Chinese regulators have axed their bourse’s new circuit breaker less than a week after it came into effect. Introduced on January 4 in response to the turmoil of China’s stock markets in the summer of 2015, the trading curb was intended to provide stability to the market and prevent the wild swings in prices that were seen throughout 2015.
After the circuit breaker triggered a suspension of trading for the second day in the first week of its implantation, China Securities Regulatory Commission held an internal meeting and decided to suspend the new mechanism.
The circuit breaker was designed to trigger a 15-minute suspension of trading whenever there was a five percent drop in the CSO 300 index. A dip of seven percent or more would result in trading shutting down for the remainder of the day.
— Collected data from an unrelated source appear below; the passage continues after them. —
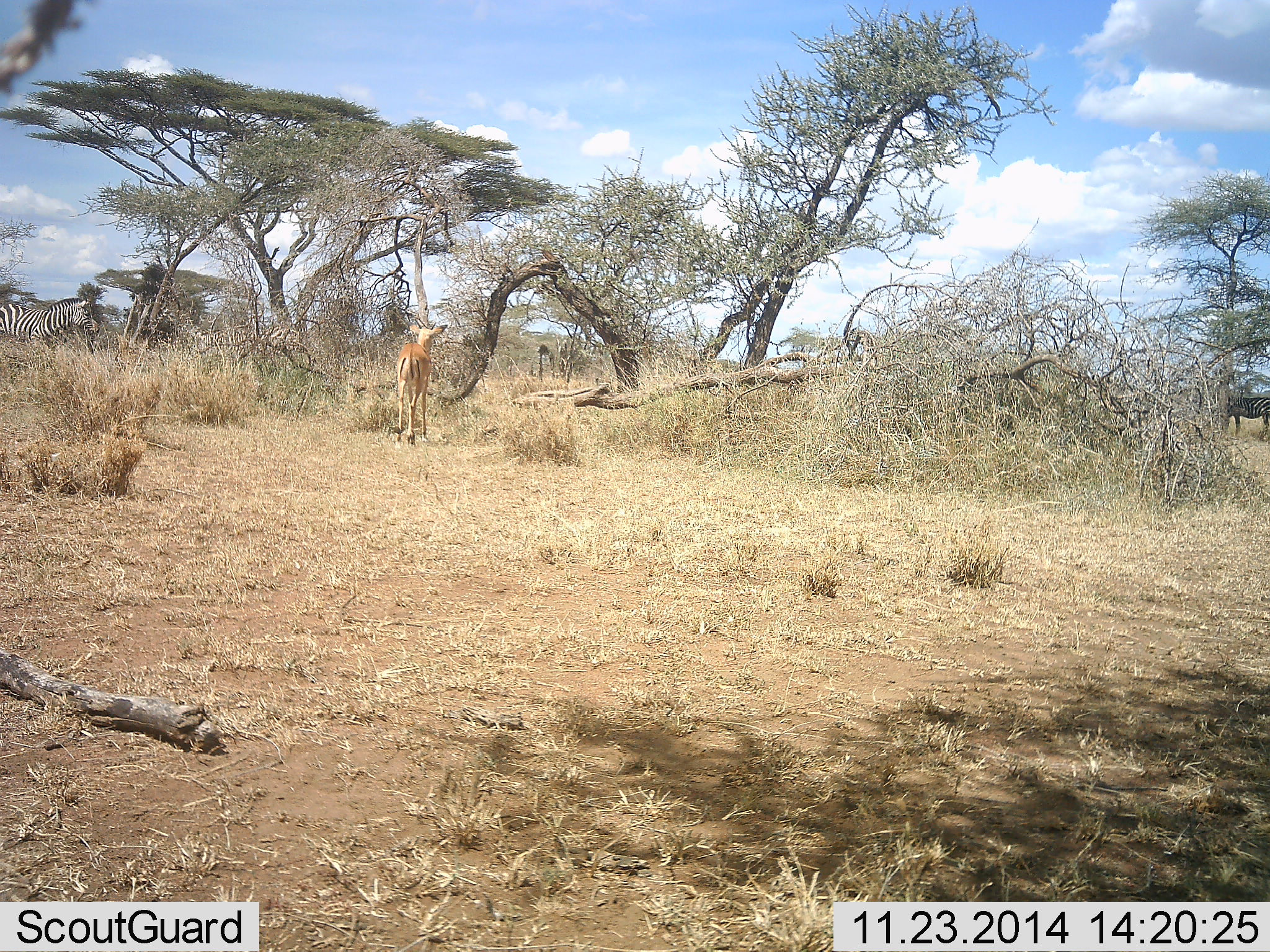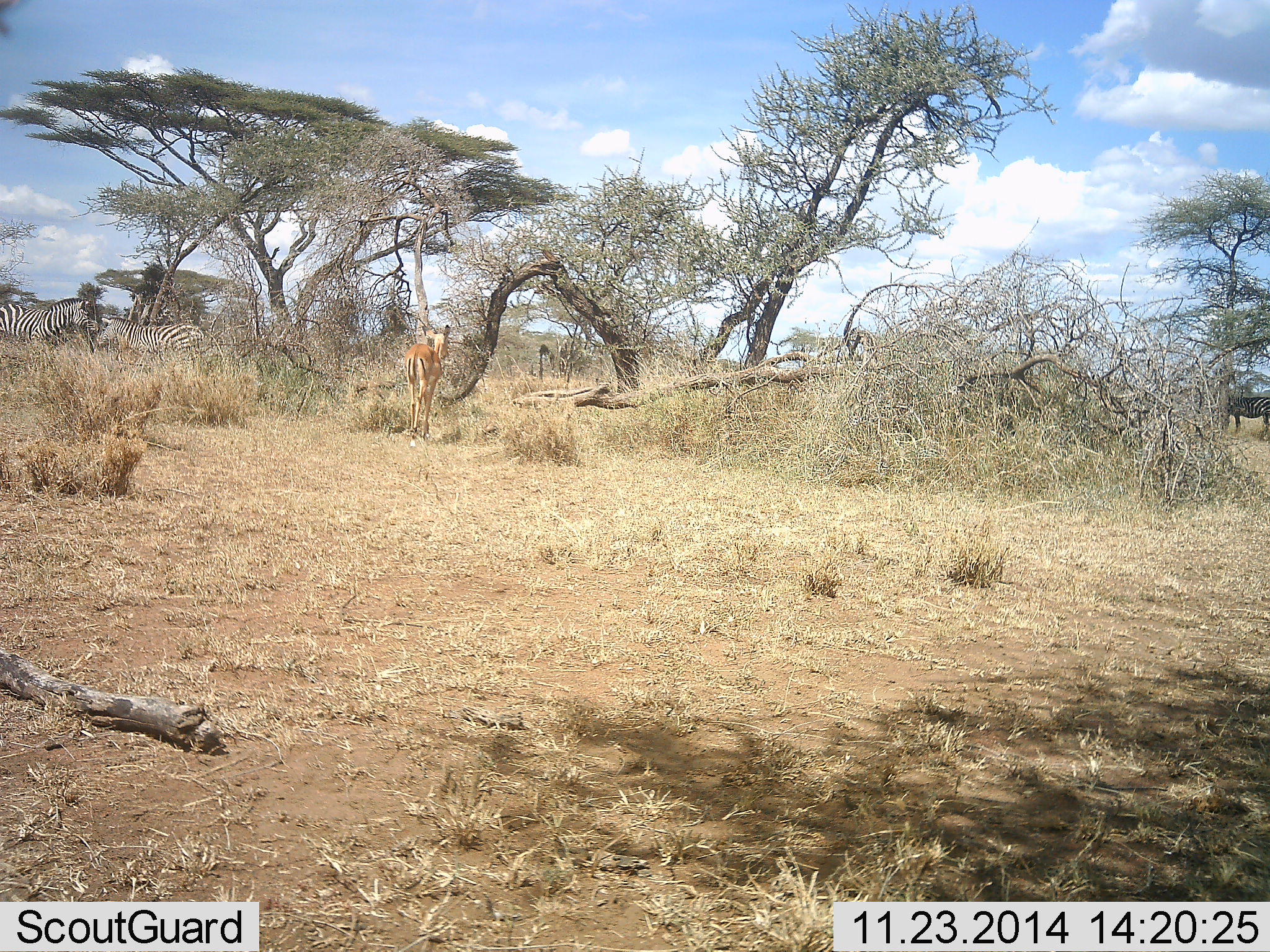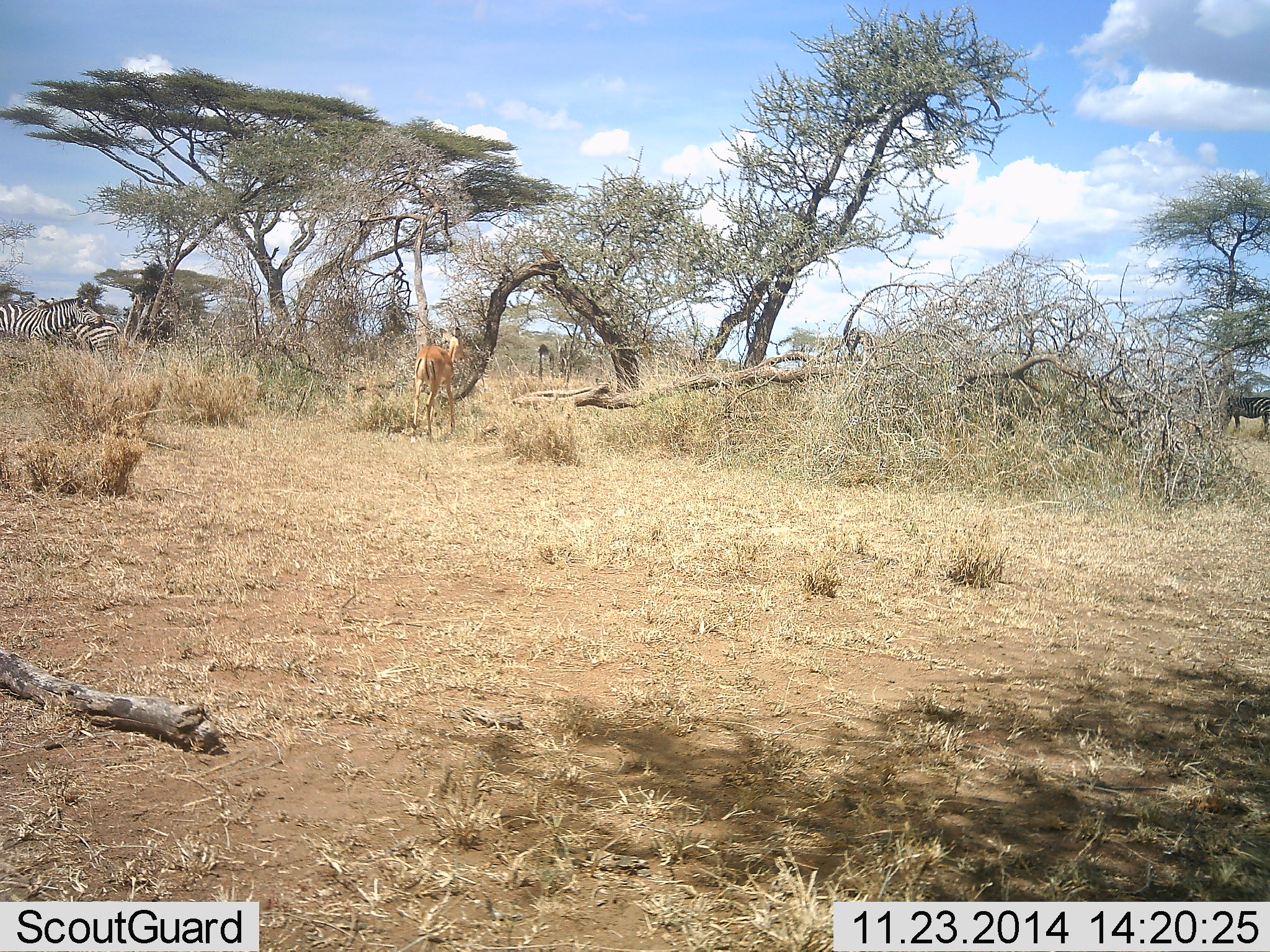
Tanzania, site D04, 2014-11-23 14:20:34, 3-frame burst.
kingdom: Animalia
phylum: Chordata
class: Mammalia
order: Artiodactyla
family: Bovidae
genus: Aepyceros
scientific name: Aepyceros melampus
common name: impala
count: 1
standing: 22%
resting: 0%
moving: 78%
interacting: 0%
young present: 0%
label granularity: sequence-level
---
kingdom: Animalia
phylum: Chordata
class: Mammalia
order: Perissodactyla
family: Equidae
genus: Equus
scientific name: Equus quagga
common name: plains zebra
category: zebra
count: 2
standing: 90%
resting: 0%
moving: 71%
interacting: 5%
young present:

The first day of trading on January 4, 2016 saw the CSI 300 Index fall by seven percent, followed by a 7.2 percent dip on January 7, leading to the closure of markets for both days.
While most indexes have a circuit breaker mechanism, China’s circuit breaker has been criticised for being too restrictive. As Bloomberg noted, “In the US, trading is halted temporarily after declines of 7 percent and 13 percent in the Standard & Poor’s 500 Index, and only suspended for the rest of the day if losses reach 20 percent.”
The new regulation has been accused of creating greater instability, as investors look to sell shares in greater numbers and quicker, for fear of getting ‘locked in’ in the event of a trading suspension. And, in a self-fulfilling prophecy, the subsequent dip in prices from the increased volume of sales means the circuit breaker being triggered becomes even more likely.